» **Assigned task**:
What you give back should match the entries below character for character.

» **Source material**:
────────────────────
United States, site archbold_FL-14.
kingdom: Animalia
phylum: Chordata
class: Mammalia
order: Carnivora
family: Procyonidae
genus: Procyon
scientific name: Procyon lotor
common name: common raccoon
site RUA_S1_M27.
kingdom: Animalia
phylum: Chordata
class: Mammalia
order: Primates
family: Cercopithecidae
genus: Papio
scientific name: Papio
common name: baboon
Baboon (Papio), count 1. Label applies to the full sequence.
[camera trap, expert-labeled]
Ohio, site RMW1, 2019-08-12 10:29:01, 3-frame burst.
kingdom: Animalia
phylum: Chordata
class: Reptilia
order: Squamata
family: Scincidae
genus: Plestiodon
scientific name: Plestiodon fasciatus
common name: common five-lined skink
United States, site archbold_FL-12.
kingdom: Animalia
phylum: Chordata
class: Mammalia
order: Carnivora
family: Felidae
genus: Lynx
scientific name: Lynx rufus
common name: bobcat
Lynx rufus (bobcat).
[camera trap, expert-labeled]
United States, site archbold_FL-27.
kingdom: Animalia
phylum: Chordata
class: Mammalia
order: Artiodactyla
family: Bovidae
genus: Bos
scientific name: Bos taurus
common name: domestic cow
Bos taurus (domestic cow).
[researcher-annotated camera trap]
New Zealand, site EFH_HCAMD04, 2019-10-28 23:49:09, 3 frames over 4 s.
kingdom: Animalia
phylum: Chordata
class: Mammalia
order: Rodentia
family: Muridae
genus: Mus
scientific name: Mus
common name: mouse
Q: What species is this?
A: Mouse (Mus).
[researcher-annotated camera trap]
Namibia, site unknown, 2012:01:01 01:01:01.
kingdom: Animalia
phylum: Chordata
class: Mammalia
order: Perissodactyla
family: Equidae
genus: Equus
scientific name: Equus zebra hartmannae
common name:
────────────────────
» **Result for this exercise**:
United States, site archbold_FL-14.
kingdom: Animalia
phylum: Chordata
class: Mammalia
order: Carnivora
family: Procyonidae
genus: Procyon
scientific name: Procyon lotor
common name: common raccoon
site RUA_S1_M27.
kingdom: Animalia
phylum: Chordata
class: Mammalia
order: Primates
family: Cercopithecidae
genus: Papio
scientific name: Papio
common name: baboon
Baboon (Papio), count 1. Label applies to the full sequence.
[camera trap, expert-labeled]
Ohio, site RMW1, 2019-08-12 10:29:01, 3-frame burst.
kingdom: Animalia
phylum: Chordata
class: Reptilia
order: Squamata
family: Scincidae
genus: Plestiodon
scientific name: Plestiodon fasciatus
common name: common five-lined skink
United States, site archbold_FL-12.
kingdom: Animalia
phylum: Chordata
class: Mammalia
order: Carnivora
family: Felidae
genus: Lynx
scientific name: Lynx rufus
common name: bobcat
Lynx rufus (bobcat).
[camera trap, expert-labeled]
United States, site archbold_FL-27.
kingdom: Animalia
phylum: Chordata
class: Mammalia
order: Artiodactyla
family: Bovidae
genus: Bos
scientific name: Bos taurus
common name: domestic cow
Bos taurus (domestic cow).
[researcher-annotated camera trap]
New Zealand, site EFH_HCAMD04, 2019-10-28 23:49:09, 3 frames over 4 s.
kingdom: Animalia
phylum: Chordata
class: Mammalia
order: Rodentia
family: Muridae
genus: Mus
scientific name: Mus
common name: mouse
Q: What species is this?
A: Mouse (Mus).
[researcher-annotated camera trap]
Namibia, site unknown, 2012:01:01 01:01:01.
kingdom: Animalia
phylum: Chordata
class: Mammalia
order: Perissodactyla
family: Equidae
genus: Equus
scientific name: Equus zebra hartmannae
common name:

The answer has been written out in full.